- [Exercise description]:
Return the data below verbatim, line for line, omitting the pictures.

- [Supplied material]:
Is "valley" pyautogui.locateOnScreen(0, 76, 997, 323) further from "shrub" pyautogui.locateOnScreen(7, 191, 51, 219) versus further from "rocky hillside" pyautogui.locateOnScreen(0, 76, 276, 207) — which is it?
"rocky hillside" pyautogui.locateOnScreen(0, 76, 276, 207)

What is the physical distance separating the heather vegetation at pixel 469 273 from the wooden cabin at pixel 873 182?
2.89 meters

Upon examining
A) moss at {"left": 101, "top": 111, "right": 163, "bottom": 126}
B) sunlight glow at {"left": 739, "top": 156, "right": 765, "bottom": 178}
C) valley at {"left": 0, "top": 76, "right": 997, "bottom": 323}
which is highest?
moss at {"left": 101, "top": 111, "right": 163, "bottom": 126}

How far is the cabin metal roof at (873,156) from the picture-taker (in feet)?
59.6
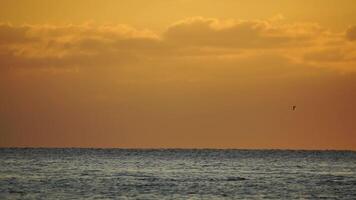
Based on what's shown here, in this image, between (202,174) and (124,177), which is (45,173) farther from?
(202,174)

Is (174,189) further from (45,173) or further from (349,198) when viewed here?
(45,173)

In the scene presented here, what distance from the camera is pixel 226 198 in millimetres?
68875

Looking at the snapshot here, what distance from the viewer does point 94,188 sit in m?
74.8

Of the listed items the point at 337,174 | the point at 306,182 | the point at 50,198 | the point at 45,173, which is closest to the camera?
the point at 50,198

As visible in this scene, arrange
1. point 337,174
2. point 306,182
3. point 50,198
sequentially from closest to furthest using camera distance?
point 50,198 → point 306,182 → point 337,174

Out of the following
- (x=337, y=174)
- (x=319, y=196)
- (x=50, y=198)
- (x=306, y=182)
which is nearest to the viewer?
(x=50, y=198)

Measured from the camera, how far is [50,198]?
66312 millimetres

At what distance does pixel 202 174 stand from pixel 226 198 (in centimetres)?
2902

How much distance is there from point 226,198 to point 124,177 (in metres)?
22.5

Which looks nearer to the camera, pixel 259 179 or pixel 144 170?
pixel 259 179

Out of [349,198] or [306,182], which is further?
[306,182]

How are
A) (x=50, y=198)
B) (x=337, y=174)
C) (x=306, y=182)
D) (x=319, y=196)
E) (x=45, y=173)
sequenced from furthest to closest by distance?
(x=337, y=174), (x=45, y=173), (x=306, y=182), (x=319, y=196), (x=50, y=198)

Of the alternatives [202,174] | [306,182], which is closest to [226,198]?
[306,182]

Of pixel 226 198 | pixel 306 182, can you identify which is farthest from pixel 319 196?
pixel 306 182
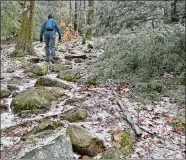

- [Complete answer]:
Is "valley" pyautogui.locateOnScreen(0, 76, 997, 323) further from "shrub" pyautogui.locateOnScreen(7, 191, 51, 219) versus further from "rocky hillside" pyautogui.locateOnScreen(0, 76, 276, 207) — which is it?
"rocky hillside" pyautogui.locateOnScreen(0, 76, 276, 207)

What is the physical distance separating the heather vegetation at pixel 469 273 from the wooden cabin at pixel 873 182?
2.89 meters

Upon examining
A) moss at {"left": 101, "top": 111, "right": 163, "bottom": 126}
B) sunlight glow at {"left": 739, "top": 156, "right": 765, "bottom": 178}
C) valley at {"left": 0, "top": 76, "right": 997, "bottom": 323}
which is highest?
moss at {"left": 101, "top": 111, "right": 163, "bottom": 126}

How far is the cabin metal roof at (873,156) from the picture-taker (in feet)?
59.6
Based on what's shown here, in this image, between (202,174) and (124,177), which is (45,173) farther from?
(202,174)

Is (174,189) further from (45,173) or further from (349,198) when viewed here?
(45,173)

In the scene presented here, what distance from the camera is pixel 226 198 in millimetres?
68875

Looking at the snapshot here, what distance from the viewer does point 94,188 sit in m?
74.8

Of the listed items the point at 337,174 | the point at 306,182 | the point at 50,198 | the point at 45,173, which is closest to the camera?
the point at 50,198

As visible in this scene, arrange
1. point 337,174
2. point 306,182
3. point 50,198
sequentially from closest to furthest using camera distance?
point 50,198 → point 306,182 → point 337,174

Out of the following
- (x=337, y=174)
- (x=319, y=196)
- (x=50, y=198)
- (x=306, y=182)
which is nearest to the viewer?
(x=50, y=198)

Measured from the camera, how far is [50,198]?
66312 millimetres

At what distance does pixel 202 174 stand from pixel 226 198 (in centimetres)?
2902

How much distance is there from point 226,198 to point 124,177 (in metres)?
22.5

Which looks nearer to the camera, pixel 259 179 or pixel 144 170?
pixel 259 179

Out of [349,198] or [306,182], which is further?
[306,182]

How are
A) (x=50, y=198)
B) (x=337, y=174)
C) (x=306, y=182)
D) (x=319, y=196)
E) (x=45, y=173)
sequenced from furthest to closest by distance?
(x=337, y=174), (x=45, y=173), (x=306, y=182), (x=319, y=196), (x=50, y=198)

Of the alternatives [202,174] | [306,182], which is closest to [226,198]?
[306,182]

Of pixel 226 198 | pixel 306 182, can you identify which is farthest from pixel 319 196?
pixel 306 182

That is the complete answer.